Le portail dans les ronces de Roland Reutenauer

Quant à Roland Reutenauer, il publie Le portail dans les ronces chez Rougerie (lui aussi une belle fidélité à noter) .

Cet ouvrage, avec la lucidité liée à l'âge " avec ses années nombreuses ", est comme un chemin vers " le portail dans les ronces ". Cette mort, ce seuil à franchir, ce " pont fatidique ", quand il s'agit "de poser/ses lèvres une dernière fois/sur la paupière du jour ". Reutenauer est attentif aux moindres détails qui lui parviennent du monde (les avis de décès ou la profanation de tombes juives) mais aussi de la nature " Coupé une branche basse du bouleau/la sève tombe goutte à goutte/et scintille au soleil de mars // il applique un pansement sur le moignon/car toute la sève il faudra/pour faire les feuilles une nouvelle fois // on ne pourra pas dire/qu'il a attenté à la vie de son bouleau ".

 

Roland Reutenauer, Le Portail dans les ronces, Rougerie 2018, 12€

Un chemin de vie donc, au contact de la nature et des mots pour dire la vie et la nature, avec pour l'accompagner les mots de Goethe, Héraclite, Mallarmé, Rutebeuf, Trakl. Toujours motivé par l'invention du langage " Il se sent pressé/d'écrire encore quelques motssans les obscurcir // de la langue apprise/il voudrait garder les premiers/qui conjuguent le mieux/présence et perte".  "Il trébuche sur les poncif/et les vieilles phrases/à l'approche du grand portail // il tient à hisser du profond/une parole de son âge/c'est comme si le jamais entendu/le jamais lu dédaignaient de s'immiscer ".

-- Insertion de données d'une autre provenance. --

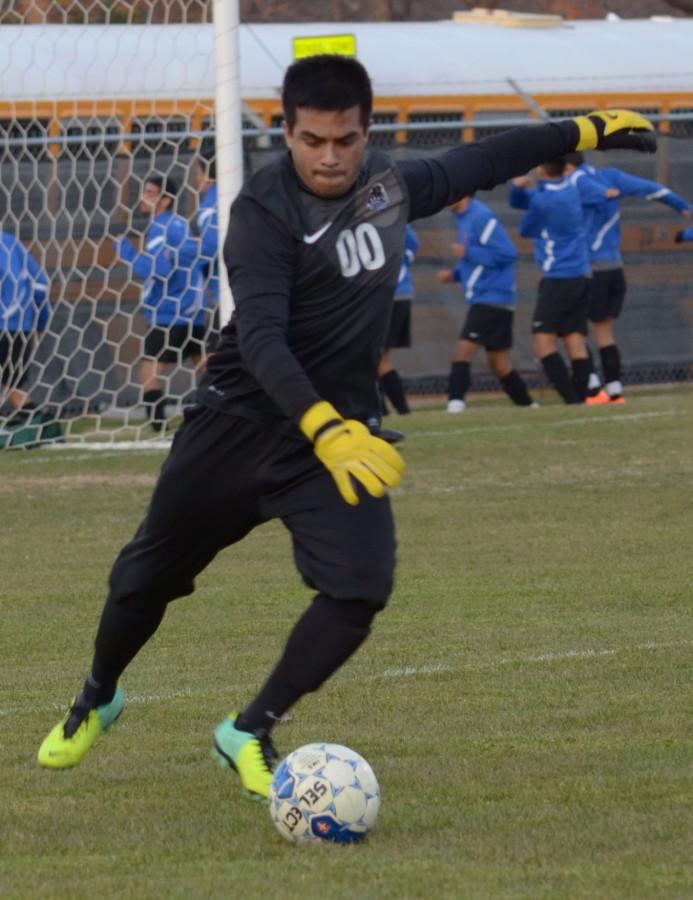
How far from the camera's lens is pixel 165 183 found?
1596cm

Reutenauer, même s'il n'utilise pas le je et privilégie la troisième personne, " déroule le fil de son enfance " et revoit ses grands-parents. " Le soir, il trie quelques souvenirs/et s'ils n'en garde que les plaisants/les autres dévastent sa nuit ". " Il souhaite fort la paix intérieure/il la sait hors d'atteinte ".

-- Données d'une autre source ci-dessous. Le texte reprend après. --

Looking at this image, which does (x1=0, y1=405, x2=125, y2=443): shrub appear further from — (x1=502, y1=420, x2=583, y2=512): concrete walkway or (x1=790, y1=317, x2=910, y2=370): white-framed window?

Son portail dans les ronces reste toujours ouvert à l'émotion et la nostalgie " Jusqu'à la dernière goutte / il pressera la nostalgie // il relève la tête et voudrait s'engager/léger les poches vides sur le sentier des chèvres/qui mène à l'herbe courte aux rares fleurs/avant de s'effacer dans le bleu et le froid ".

La poésie comme pont par-dessus les ronces. Lisez ces trois auteurs.